Это великие притязания, но нам кажется, что следующие — еще значительнее:
«Начиная с Пауманока, я лечу, как птица, Кружась и кружась, чтобы парить, чтобы воспеть идею всего; Направляясь на север, чтобы петь там арктические песни, В Канаду, пока я не вберу Канаду в себя — затем в Мичиган, В Висконсин, Айову, Миннесоту, чтобы петь их песни (они неподражаемы); Затем в Огайо и Индиану, чтобы петь их — в Миссури, Канзас и Арканзас, чтобы петь их, В Теннесси и Кентукки — в Каролины и Джорджию, чтобы петь их, В Техас, и так далее к Калифорнии, чтобы бродить, принятым везде; Чтобы воспеть сначала (под дробь военного барабана, если нужно) Идею всего — западного мира, единого и неделимого, А затем песню каждого члена этих Штатов».
Первоочередная цель мистера Уитмена — прославить величие наших армий; его вторичная цель — прославить величие города Нью-Йорка. Он преследует эти цели на сотне страниц материала, который неотвратимо напоминает нам историю о профессоре колледжа, который, когда предприимчивый юноша принес ему сочинение, написанное белым стихом, напомнил ему, что при написании прозы не принято начинать каждую строку с заглавной буквы. Частые заглавные буквы — единственные признаки стиха в сочинениях мистера Уитмена. К счастью, есть лишь одна попытка рифмовки. Мы говорим «к счастью», ибо если бы неравномерность строк мистера Уитмена была саморегистрирующейся, как это было бы в случае с ожидаемым слогом в их конце, эффект был бы крайне болезненным. В нынешнем же виде каждая строка стоит особняком, в решительной независимости от своих соседок, не имея видимой цели.

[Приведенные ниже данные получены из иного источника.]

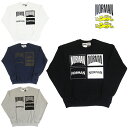 あす楽NORMAN Logo Print Crew Neck Sweat Tee Shirts / ノルマン / ロゴ / Logo / プリント / クルーネック / スウェット / Tシャツ / 馬場圭介様 / NOR-0013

Но если мистер Уитмен не пишет стихов, он не пишет и обычной прозы. Читатель видел, что свобода — это «libertad». Подобным же образом, товарищ — это «camerado»; американцы — «Americanos»; тротуар — «trottoir», а сам мистер Уитмен — «chansonnier». Если есть что-то, чем мистер Уитмен не является, так это именно им, ибо Беранже был chansonnier. Чтобы оценить силу нашего сопоставления, читателю следует сравнить его военную лирику с декламациями мистера Уитмена. Новизна нашего автора, однако, заключается не в словах, а в форме его письма. Как мы уже сказали, она начинается, как стихи, а оказывается откровенной прозой. Это больше похоже на притчи мистера Таппера, чем на что-либо, с чем мы сталкивались.
Но что, если по форме это проза? — могут спросить. Хорошая поэзия и раньше выходила из прозы. На это мы ответили бы, что она сначала должна была в нее войти. Проза, чтобы быть хорошей поэзией, должна сначала быть хорошей прозой. Как общий принцип, мы не знаем обстоятельства, которое скорее могло бы поставить под сомнение искренность писателя, чем принятие аномального стиля. У него должно быть что-то очень оригинальное, чтобы сказать, если ни одно из старых средств не может передать его мысли. Конечно, он может быть удивительно оригинальным. И все же презумпция против него. Если при рассмотрении содержание его дискурса оказывается очень ценным, это оправдывает, или, по крайней мере, извиняет его литературное новаторство.
Но если, с другой стороны, оно обычного качества, в котором нет ничего нового, кроме манеры, публика будет судить писателя сурово. Максимум, что можно сказать о прорицаниях мистера Уитмена, это то, что, будучи облеченными в беглую и фамильярную манеру, их среднее содержание могло бы остаться без возражений. Но мы видели, что мистер Уитмен особенно гордится содержанием — жизнью — своей поэзии. Она может быть грубой, она может быть мрачной, она может быть неуклюжей — таковым мы считаем довод автора, — но она искренна, она возвышенна, она взывает к душе человека, это голос народа. Он говорит нам в процитированных строках, что слова его книги — ничто. На наш взгляд, они — все, и притом очень малое.